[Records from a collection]
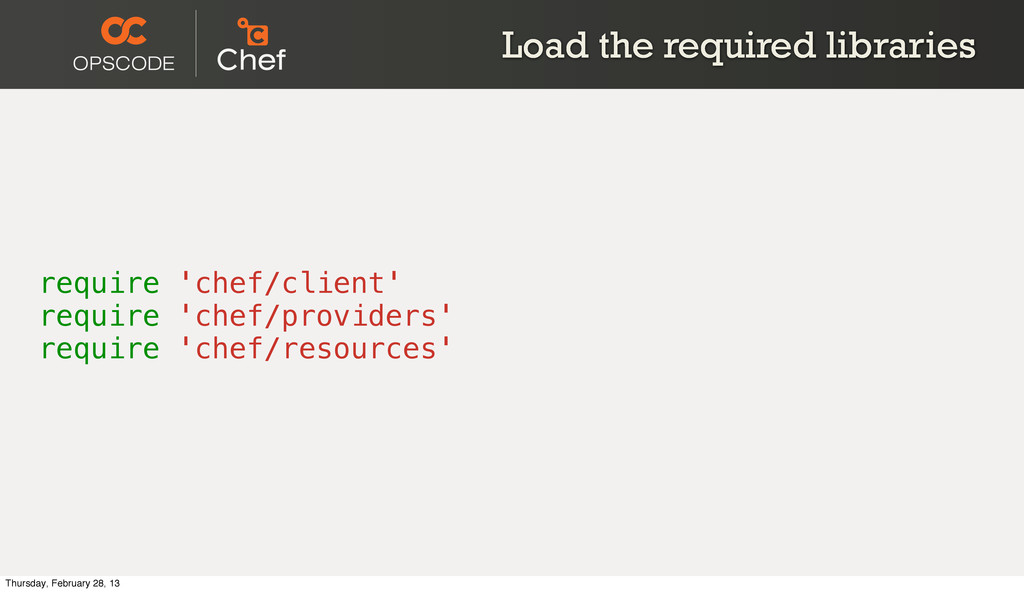 Load the required libraries require 'chef/clien...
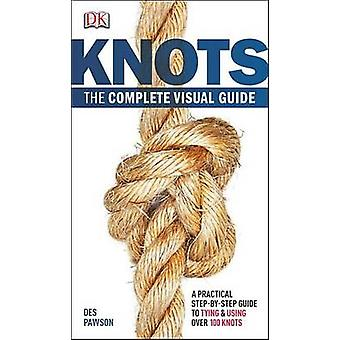 Knots - The Complete Visual Guide by Des Pawson - 9780756690540 Book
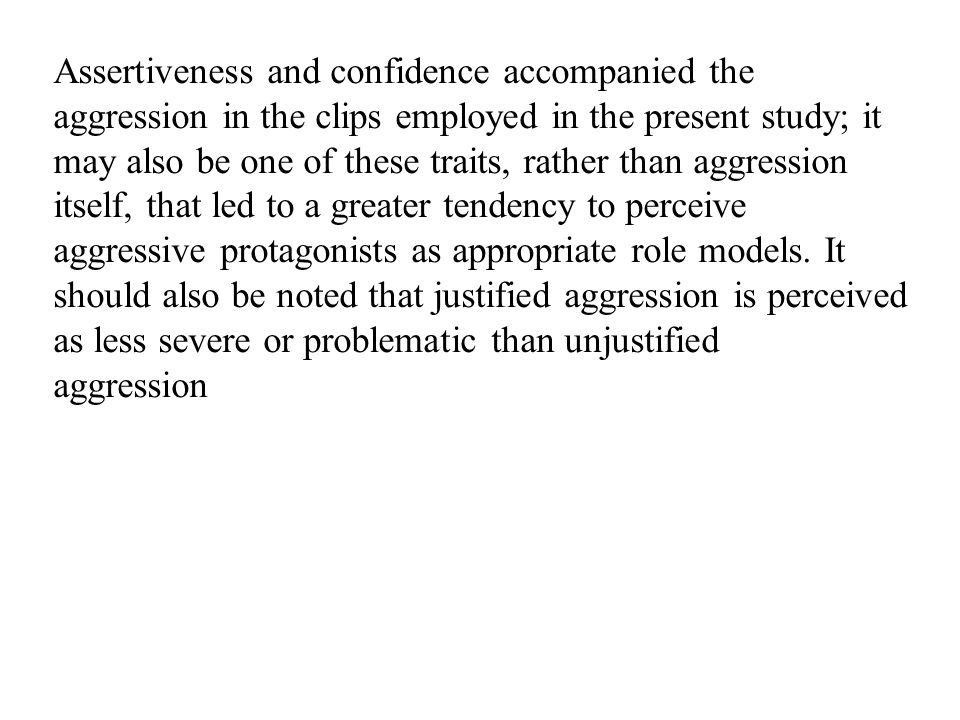 Assertiveness and confidence accompanied the aggression in the clips employed in the present study; it may also be one of these traits, rather than aggression itself, that led to a greater tendency to perceive aggressive protagonists as appropriate role models.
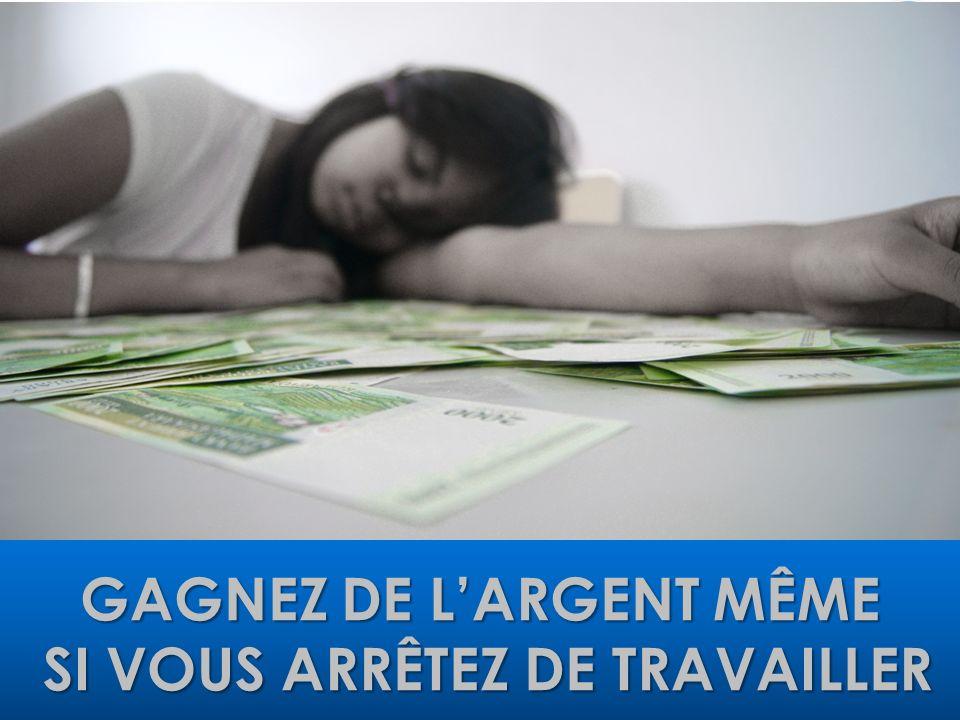 GAGNEZ DE LARGENT MÊME SI VOUS ARRÊTEZ DE TRAVAILLER SI VOUS ARRÊTEZ DE TRAVAILLER
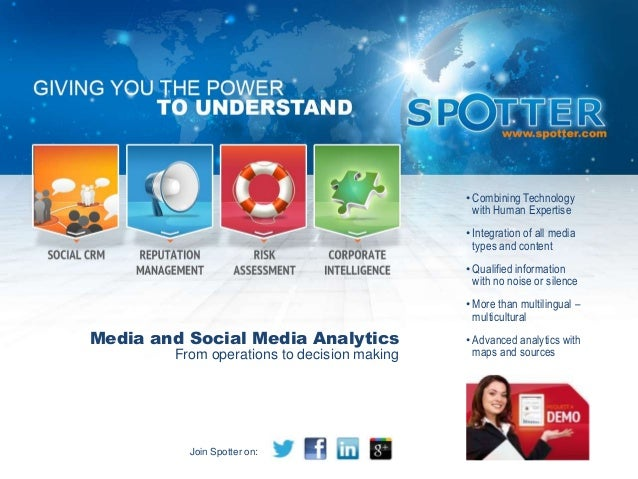 Media and Social Media AnalyticsFrom operations to decision making•Combining Technologywith Human Expertise•Integration of...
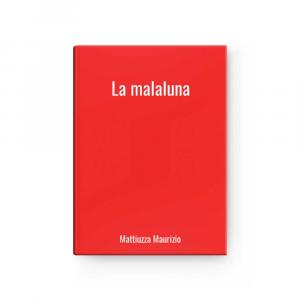 La malaluna | Mattiuzza Maurizio
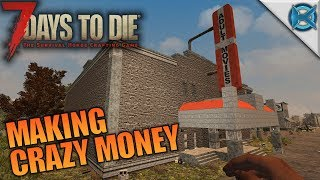 Making crazy money | 7 days to die | let's play gameplay alpha 16 | s16e09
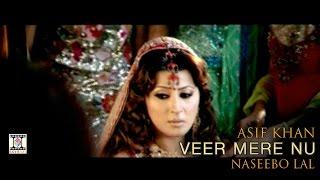 VEER MERE NU - OFFICIAL VIDEO - ASIF KHAN & NASEEBO LAL (2008)
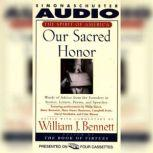 Our Sacred Honor Stories Letters Songs Poems Speeches Hymns Birth Nation, William J. Bennett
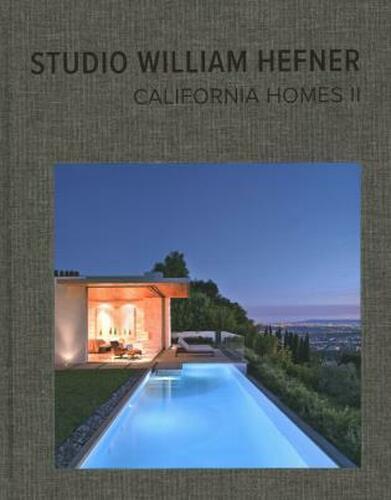 California Homes II: Studio William Hefner Hardcover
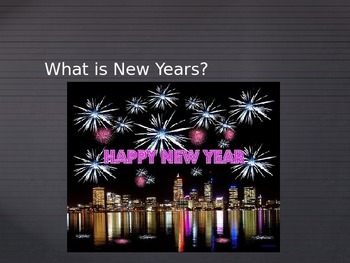 What is New Years?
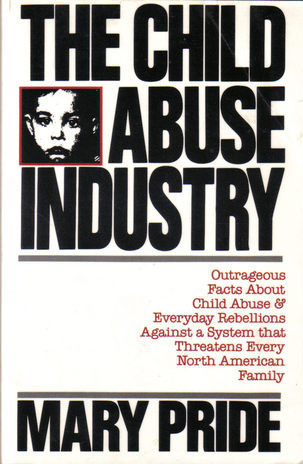 The Child Abuse Industry: Outrageous Facts and Everyday Rebellions Against a System That Threatens Every North American Family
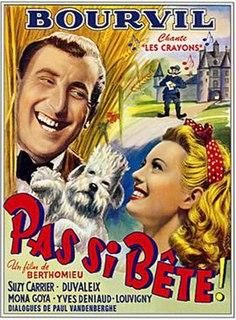 <i>Not So Stupid</i> (1946 film) 1946 film by André Berthomieu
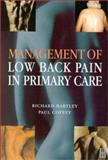 Management of Low Back Pain in Primary Care 9780750647878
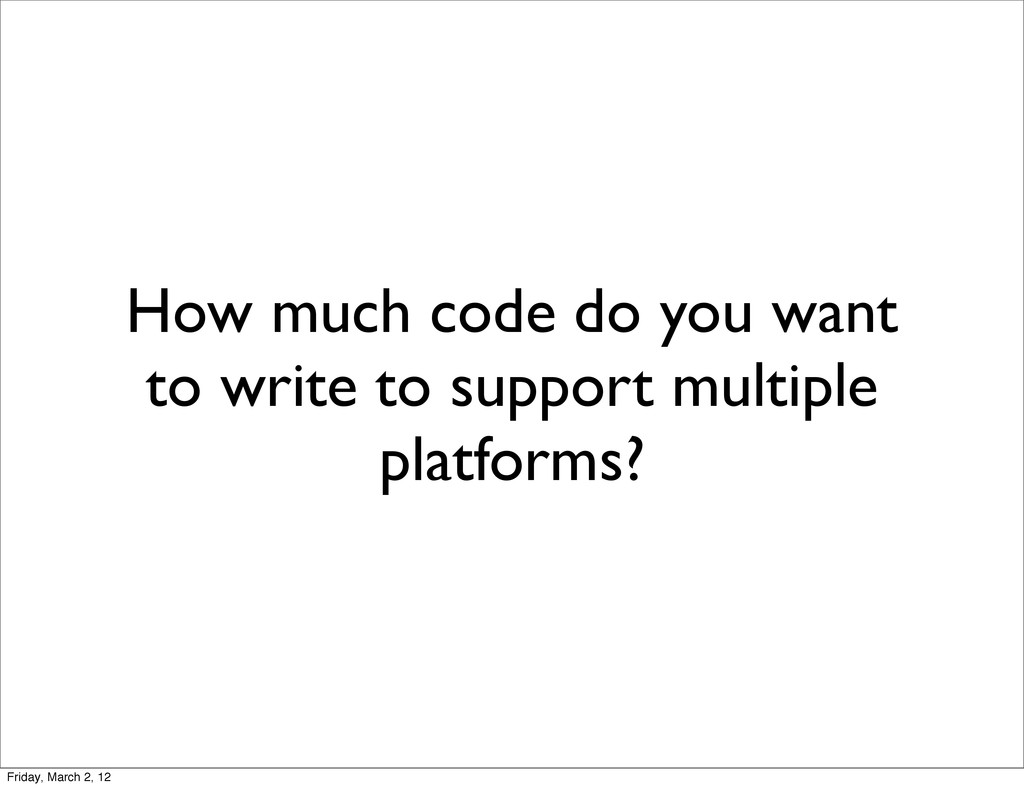 How much code do you want to write to support m...
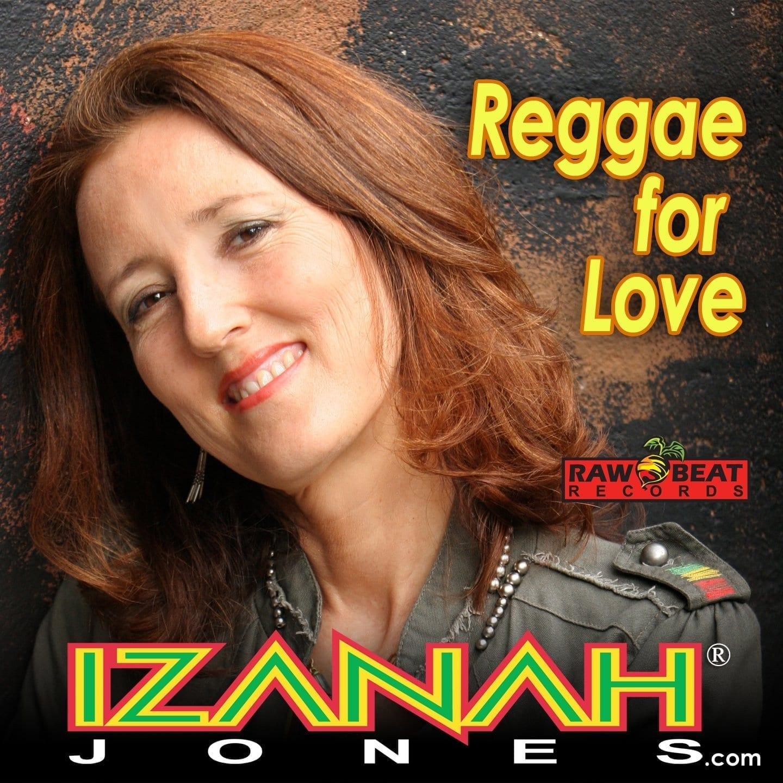 ReggaeForLove-IzanahJones ®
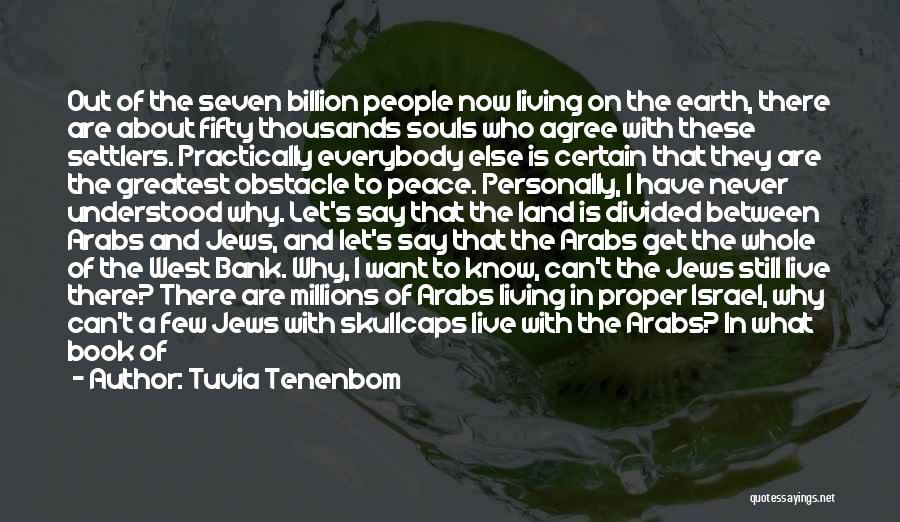 Free To Live Quotes By Tuvia Tenenbom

TASK INSTRUCTIONS - Every line from the line containing "What is New Years?" through the last line above is to be printed exactly. Pictures are not copied.

REPLY -
 What is New Years?
 The Child Abuse Industry: Outrageous Facts and Everyday Rebellions Against a System That Threatens Every North American Family
 <i>Not So Stupid</i> (1946 film) 1946 film by André Berthomieu
 Management of Low Back Pain in Primary Care 9780750647878
 How much code do you want to write to support m...
 ReggaeForLove-IzanahJones ®
 Free To Live Quotes By Tuvia Tenenbom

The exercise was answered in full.